A galaxy could not be formed by stars falling together because the
stars would be too lonely to collide. The entropy would not go up
because the stars would not collide and therefore the energy of
falling would not be scrambled to heat. Galaxies are formed when
clouds of hydrogen fall together because the clouds are big enough
to collide. The clouds, unlike the stars, are large with respect
to the spaces between them. So the particles of each cloud collide
with the particles of the other cloud and thus scramble their motions
to heat. (Stars like the Sun have a density of more than a pound
per pint, whereas the density of the interstellar clouds is closer
to a pound per billion cubic miles.) It is because of their large
sizes that the clouds collide, and the energy of falling is transformed
to heat. We say that the entropy has gone up.
Similarly,
stars are formed when clouds of gas and dust collide because the
entropy goes up as the energy of falling is transformed to heat.

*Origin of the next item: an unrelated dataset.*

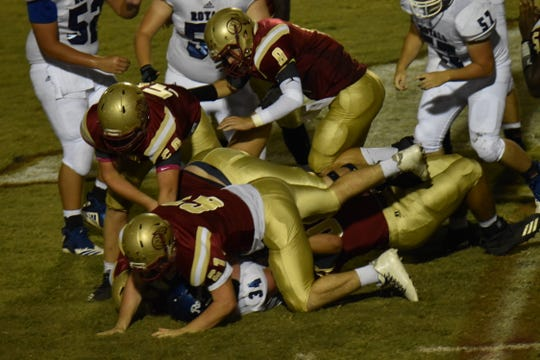 Jay running back James Eddings (34) is smothered for a loss by a swarm of Northview defenders in Friday night's game.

(Stars are not hot because of nuclear fusion at the core. They are
hot because the energy of falling has been transformed to heat.

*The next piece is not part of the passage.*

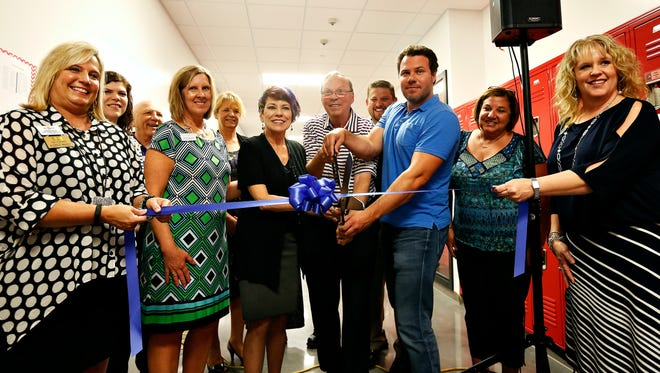 Members of the Springfield Chamber of Commerce, the New Covenant Academy school board and the Coryell family cut a ribbon during the opening ceremony for the Coryell Intermediate Wing of New Covenant Academy in Springfield, Mo. on Aug. 12, 2016.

The heat released by fusion simply keeps them from collapsing farther
and thus getting too hot. But it's only temporary.)
Locally,
within the Universe, the entropy goes up. However, for the Universe
as a whole, the entropy may not go up. The observable Universe has
a border, some fifteen billion light years distant in all directions,
imposed on us by what is called "the expansion." It is
imposed on the observer by the fact that all the distant objects
appear to be moving away. At some fifteen billion light years from
us (at the present apparent rate of expansion), they are estimated
to be receding at the speed of light. It is this apparent"
expansion" that imposes a border to the observable Universe
because things receding faster than the speed of light are not observable.
And if the rate of expansion were increased, the border would of
course be closer.
Now,
when we consider matter near the border, its radiation, as seen
by us, would be red-shifted (lowered in frequency) much as the pitch
of the fire engine's bell is lowered where the fire engine has passed
us and is going away. But if the energy of the radiation of the
distant particles is lowered, so too is the energy of the panicles
themselves, and therefore also their mass. (We know from Einstein's
1905 equations that what we see as matter is just potential energy.
Swami Vivekananda had suggested this to Nikola Tesla some ten years
earlier. But Tesla had failed to show it.) Now there are two very
interesting consequences of this apparent lowering of the mass.
First, radiation running through a field of low-mass particles would
be so often picked up and reradiated that it would be thermalized
to 3° Kelvin and would appear as the background radiation discovered
by Penzias and Wilson in 1965. Second, if the mass of the particles
approaches zero, their momentum must also approach zero (because
the momentum is the mass times the velocity, and the velocity approaches
a constant). But if the momentum approaches zero, so does our uncertainty
in that momentum. Then, by Heisenberg's uncertainty principle, our
uncertainty in where they are must approach totality. (According
to Heisenberg's uncertainty principle, if we can know where a particle
is, we cannot know its momentum. Likewise, if we can know its momentum,
we cannot know where it is. So if we can know the momentum of a
particle at the border, we cannot know that it's at the border.
We cannot know both its momentum and its position.) Now if the particles
thus recycle by "tunneling" back into the observable Universe
as hydrogen (with its gravitational energy thus restored) then the
entropy of the whole Universe might not increase.